Du lait au fromage

Tout commence avec le lait qui est défini comme « le liquide physiologique d’excrétion et de sécrétion de la glande mammaire, obtenu par une traite régulière et ininterrompue d’animaux bien nourris, en bon état de santé et en bonne lactation ».
Le lait est une émulsion de matières grasses dans l’eau, dans laquelle les protéines, les enzymes, les sels minéraux, les vitamines, les micro-organismes typiques et certains gaz sont dissous et dispersés.
Du lait au fromage en 10 étapes.

La technique de production

Le fromage est fabriqué à partir de lait entier ou écrémé par la coagulation de son principal composant protéique : la caséine.
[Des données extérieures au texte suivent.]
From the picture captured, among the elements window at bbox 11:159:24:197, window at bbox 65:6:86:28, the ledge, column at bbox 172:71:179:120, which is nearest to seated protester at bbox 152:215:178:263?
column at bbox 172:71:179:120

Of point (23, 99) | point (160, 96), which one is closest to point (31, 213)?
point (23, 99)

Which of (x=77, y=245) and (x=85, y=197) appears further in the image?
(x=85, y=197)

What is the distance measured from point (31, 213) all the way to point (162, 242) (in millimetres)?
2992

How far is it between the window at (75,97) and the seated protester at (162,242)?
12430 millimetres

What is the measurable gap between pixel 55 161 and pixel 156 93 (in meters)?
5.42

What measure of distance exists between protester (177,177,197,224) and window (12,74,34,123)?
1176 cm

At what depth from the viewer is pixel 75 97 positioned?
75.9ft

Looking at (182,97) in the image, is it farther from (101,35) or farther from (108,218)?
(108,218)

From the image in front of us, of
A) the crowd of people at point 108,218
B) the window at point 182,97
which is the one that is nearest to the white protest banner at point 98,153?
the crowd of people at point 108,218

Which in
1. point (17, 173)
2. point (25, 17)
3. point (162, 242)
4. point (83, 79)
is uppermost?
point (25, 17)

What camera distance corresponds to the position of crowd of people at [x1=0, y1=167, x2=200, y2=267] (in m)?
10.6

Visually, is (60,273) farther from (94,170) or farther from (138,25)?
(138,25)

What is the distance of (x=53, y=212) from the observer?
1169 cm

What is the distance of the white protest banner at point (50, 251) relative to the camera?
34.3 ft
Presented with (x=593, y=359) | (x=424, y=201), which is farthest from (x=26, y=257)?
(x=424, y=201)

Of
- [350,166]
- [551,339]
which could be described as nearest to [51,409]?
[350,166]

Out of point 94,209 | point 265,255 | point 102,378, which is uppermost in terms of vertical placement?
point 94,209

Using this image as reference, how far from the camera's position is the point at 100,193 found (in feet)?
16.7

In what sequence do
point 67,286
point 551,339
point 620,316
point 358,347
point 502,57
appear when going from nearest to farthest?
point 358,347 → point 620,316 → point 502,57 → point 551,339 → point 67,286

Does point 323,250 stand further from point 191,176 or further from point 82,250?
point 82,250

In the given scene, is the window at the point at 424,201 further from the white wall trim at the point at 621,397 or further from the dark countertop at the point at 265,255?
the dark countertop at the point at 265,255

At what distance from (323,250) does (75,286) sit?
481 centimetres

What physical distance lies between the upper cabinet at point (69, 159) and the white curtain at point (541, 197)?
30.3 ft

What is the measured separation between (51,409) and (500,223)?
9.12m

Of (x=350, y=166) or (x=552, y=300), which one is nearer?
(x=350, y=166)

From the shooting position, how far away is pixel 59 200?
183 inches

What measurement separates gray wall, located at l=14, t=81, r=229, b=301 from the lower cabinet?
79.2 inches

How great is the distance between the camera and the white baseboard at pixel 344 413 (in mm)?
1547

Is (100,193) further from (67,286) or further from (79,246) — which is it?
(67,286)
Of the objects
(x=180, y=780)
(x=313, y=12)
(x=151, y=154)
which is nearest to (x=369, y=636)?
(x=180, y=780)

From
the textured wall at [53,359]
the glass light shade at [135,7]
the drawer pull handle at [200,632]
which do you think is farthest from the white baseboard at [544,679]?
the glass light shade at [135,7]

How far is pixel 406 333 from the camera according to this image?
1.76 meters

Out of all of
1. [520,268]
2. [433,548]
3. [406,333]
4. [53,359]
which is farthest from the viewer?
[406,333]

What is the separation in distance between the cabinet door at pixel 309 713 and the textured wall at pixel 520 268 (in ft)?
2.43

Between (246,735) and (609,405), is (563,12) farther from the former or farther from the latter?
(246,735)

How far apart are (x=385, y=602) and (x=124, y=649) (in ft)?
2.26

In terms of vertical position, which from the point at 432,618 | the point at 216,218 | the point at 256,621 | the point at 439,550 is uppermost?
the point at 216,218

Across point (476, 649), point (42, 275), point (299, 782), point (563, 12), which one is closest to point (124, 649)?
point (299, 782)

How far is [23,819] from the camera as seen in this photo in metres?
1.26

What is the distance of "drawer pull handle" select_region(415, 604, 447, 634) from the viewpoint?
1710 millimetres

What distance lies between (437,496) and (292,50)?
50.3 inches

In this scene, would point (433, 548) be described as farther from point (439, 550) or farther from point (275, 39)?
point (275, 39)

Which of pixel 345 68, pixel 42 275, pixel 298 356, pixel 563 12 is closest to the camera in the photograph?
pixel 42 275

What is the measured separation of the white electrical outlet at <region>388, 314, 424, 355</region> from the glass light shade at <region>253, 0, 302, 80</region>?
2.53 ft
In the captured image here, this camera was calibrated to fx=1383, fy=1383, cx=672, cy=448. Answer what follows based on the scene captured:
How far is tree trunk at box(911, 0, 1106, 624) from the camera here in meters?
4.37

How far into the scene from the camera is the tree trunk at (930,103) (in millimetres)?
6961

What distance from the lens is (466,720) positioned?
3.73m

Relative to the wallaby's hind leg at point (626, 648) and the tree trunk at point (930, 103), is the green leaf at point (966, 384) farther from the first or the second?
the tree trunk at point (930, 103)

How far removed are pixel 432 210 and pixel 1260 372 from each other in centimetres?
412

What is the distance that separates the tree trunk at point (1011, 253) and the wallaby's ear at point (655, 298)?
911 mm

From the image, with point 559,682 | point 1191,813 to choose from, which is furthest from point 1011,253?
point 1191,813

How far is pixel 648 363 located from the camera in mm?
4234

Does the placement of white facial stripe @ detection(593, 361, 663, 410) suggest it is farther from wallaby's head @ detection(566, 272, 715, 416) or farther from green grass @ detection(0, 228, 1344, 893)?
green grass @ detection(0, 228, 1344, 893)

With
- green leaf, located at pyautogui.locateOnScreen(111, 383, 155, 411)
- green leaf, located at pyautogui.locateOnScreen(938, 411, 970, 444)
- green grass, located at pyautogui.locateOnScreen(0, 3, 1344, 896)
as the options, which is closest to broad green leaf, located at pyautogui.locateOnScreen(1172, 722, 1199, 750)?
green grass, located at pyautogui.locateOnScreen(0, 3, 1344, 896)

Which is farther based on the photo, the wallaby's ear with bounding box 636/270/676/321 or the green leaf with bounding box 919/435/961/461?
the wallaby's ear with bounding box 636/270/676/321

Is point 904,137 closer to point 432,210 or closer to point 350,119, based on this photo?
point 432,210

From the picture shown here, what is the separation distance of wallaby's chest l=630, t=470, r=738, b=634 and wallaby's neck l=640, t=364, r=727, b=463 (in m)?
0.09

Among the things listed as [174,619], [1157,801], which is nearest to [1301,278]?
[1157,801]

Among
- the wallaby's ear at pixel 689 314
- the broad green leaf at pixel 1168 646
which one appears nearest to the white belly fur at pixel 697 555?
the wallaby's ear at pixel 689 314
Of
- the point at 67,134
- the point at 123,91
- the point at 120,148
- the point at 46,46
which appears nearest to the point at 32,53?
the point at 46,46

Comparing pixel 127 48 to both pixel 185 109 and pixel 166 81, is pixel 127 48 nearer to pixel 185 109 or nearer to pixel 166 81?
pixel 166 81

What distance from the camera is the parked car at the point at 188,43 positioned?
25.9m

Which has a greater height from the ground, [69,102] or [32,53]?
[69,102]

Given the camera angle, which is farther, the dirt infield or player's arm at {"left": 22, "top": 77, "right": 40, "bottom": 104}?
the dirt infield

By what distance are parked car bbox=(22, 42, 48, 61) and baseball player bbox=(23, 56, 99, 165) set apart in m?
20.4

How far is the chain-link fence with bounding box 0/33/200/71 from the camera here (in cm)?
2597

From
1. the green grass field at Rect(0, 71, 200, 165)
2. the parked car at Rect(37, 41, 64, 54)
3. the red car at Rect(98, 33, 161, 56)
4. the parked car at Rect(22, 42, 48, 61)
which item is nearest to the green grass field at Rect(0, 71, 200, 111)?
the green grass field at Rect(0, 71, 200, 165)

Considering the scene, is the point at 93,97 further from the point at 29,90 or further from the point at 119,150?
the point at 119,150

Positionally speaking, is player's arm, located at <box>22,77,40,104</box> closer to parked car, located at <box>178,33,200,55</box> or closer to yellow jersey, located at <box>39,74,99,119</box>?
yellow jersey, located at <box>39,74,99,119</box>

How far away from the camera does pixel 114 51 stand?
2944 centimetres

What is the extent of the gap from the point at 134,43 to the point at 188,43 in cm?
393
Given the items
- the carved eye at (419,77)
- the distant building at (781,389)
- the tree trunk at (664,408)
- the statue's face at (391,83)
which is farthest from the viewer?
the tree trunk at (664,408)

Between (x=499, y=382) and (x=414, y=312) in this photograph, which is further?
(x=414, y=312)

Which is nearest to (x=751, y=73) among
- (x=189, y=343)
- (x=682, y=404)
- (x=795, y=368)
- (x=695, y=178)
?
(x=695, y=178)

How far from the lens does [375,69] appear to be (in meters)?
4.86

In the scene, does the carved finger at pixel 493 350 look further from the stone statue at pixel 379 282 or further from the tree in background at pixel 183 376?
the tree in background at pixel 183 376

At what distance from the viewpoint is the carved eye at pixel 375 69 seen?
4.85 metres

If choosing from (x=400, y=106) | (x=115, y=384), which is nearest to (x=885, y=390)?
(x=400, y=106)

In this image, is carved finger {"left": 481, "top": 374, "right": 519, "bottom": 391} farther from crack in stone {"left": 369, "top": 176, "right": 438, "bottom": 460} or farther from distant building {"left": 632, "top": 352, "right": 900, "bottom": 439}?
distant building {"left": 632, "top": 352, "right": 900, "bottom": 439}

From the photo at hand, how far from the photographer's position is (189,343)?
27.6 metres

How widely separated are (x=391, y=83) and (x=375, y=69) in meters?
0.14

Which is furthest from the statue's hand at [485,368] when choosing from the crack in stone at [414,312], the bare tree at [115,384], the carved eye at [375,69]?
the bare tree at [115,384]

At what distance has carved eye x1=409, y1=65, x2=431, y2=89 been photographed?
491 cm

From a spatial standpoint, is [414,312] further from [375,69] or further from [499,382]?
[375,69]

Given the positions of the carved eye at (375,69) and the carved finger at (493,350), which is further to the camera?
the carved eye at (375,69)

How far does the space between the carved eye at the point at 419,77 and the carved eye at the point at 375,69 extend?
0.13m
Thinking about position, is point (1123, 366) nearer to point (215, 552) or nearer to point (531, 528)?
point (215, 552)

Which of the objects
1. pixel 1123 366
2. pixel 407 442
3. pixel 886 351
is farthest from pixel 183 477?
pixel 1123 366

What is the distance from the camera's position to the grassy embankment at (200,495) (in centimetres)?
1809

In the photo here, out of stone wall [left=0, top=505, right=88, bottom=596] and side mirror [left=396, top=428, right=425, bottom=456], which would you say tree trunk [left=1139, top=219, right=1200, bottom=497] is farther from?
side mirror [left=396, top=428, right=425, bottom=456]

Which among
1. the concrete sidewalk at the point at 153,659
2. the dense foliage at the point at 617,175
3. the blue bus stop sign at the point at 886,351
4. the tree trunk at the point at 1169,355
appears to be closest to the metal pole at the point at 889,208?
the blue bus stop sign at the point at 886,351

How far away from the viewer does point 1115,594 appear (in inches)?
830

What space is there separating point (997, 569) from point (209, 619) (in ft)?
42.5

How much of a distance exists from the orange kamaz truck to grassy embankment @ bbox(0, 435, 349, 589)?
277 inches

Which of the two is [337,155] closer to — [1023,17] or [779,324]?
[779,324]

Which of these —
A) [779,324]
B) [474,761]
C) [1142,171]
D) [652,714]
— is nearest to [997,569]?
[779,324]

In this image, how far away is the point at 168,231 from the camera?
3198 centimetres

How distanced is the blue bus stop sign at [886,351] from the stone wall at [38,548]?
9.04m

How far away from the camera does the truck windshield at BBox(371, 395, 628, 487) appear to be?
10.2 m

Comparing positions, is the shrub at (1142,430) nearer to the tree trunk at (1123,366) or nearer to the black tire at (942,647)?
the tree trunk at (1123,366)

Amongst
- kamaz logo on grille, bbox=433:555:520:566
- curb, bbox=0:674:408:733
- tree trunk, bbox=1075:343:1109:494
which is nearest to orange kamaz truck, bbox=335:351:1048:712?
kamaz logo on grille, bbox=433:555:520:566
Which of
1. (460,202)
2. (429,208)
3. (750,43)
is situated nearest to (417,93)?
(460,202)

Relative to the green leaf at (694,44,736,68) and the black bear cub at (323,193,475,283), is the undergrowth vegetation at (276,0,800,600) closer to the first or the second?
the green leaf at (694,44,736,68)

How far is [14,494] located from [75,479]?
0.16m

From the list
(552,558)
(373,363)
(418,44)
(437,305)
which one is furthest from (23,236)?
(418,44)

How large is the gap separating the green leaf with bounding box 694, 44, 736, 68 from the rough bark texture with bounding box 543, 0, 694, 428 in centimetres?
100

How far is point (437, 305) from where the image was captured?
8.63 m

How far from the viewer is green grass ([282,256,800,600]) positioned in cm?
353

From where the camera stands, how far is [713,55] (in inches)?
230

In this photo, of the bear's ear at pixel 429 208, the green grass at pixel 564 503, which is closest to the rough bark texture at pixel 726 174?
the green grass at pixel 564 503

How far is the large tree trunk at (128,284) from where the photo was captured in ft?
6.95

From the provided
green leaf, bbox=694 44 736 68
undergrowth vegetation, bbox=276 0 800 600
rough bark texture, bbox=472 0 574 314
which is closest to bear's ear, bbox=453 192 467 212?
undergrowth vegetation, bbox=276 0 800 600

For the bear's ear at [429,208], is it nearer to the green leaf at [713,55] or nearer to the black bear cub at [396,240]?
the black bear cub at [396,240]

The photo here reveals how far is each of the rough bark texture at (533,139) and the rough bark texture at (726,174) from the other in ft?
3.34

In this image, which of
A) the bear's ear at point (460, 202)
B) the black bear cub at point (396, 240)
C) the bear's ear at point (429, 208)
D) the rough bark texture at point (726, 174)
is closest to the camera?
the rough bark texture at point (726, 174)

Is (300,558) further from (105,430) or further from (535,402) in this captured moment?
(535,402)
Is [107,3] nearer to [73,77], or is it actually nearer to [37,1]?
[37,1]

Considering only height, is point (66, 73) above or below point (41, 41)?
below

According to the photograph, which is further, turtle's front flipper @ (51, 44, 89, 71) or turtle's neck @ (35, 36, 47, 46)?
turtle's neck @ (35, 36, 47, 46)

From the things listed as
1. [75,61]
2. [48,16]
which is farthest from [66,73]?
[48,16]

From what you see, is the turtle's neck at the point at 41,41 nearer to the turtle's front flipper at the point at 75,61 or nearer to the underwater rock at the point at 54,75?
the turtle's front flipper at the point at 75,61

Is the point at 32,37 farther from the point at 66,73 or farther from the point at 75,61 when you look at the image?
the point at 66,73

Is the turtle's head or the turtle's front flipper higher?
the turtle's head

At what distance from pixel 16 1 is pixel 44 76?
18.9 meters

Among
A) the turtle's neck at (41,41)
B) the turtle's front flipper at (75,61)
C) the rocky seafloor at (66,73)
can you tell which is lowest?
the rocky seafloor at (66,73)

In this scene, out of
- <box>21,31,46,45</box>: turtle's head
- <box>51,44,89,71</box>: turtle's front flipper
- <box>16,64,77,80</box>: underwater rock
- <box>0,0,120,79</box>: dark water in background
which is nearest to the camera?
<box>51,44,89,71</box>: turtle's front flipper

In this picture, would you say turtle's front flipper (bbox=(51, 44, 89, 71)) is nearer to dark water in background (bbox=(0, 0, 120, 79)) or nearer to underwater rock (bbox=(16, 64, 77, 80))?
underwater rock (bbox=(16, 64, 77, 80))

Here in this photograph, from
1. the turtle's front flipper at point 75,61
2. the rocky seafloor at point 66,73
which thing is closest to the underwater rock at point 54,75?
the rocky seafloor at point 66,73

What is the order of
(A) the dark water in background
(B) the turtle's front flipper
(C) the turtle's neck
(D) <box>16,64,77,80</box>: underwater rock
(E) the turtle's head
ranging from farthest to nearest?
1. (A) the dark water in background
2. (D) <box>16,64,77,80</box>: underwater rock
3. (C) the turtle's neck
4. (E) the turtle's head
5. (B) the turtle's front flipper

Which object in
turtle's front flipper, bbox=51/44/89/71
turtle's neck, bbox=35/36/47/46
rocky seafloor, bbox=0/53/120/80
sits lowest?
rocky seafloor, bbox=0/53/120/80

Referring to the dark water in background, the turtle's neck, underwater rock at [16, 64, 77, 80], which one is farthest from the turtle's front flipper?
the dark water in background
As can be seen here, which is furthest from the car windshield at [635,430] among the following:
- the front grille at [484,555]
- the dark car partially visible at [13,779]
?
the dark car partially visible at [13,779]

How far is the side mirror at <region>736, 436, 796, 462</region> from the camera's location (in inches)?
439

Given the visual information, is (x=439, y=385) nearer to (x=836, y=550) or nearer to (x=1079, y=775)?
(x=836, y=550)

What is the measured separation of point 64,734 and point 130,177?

Les deux principales méthodes de coagulation (lactique et présure) produisent des fromages très différents. La coagulation lactique est basée sur une forte acidification spontanée (jusqu’à un pH de 4,4) obtenue par fermentation du lactose par des bactéries lactiques avec production d’acide lactique. L’acidité déstabilise la caséine qui a tendance à précipiter formant un caillot très déminéralisé, friable, mais avec plus de protéines de lactosérum et de graisse. Pour la coagulation présure, l’action principale est réalisée par des enzymes (« présure ») capables de scinder certains composants de la caséine et de provoquer sa déstabilisation et donc la précipitation. Cela forme un « caillé » qui se contracte spontanément en expulsant le lactosérum. Les opérations qui suivent la coagulation comprennent : la rupture mécanique du caillé, qui facilite l’expulsion de la partie liquide (lactosérum), l’éventuelle « cuisson » du caillé (qui permet d’obtenir des fromages à pâte dure ou mi-dure, pauvres en eau et donc de longue conservation), l’« étuvage », pendant lequel le fromage est soumis à des températures supérieures à 20 °C, et l’affinage (en milieu frais et humide), pendant lequel la pâte subit des processus biochimiques qui transforment les composants du fromage, lui donnant ses caractéristiques organoleptiques typiques.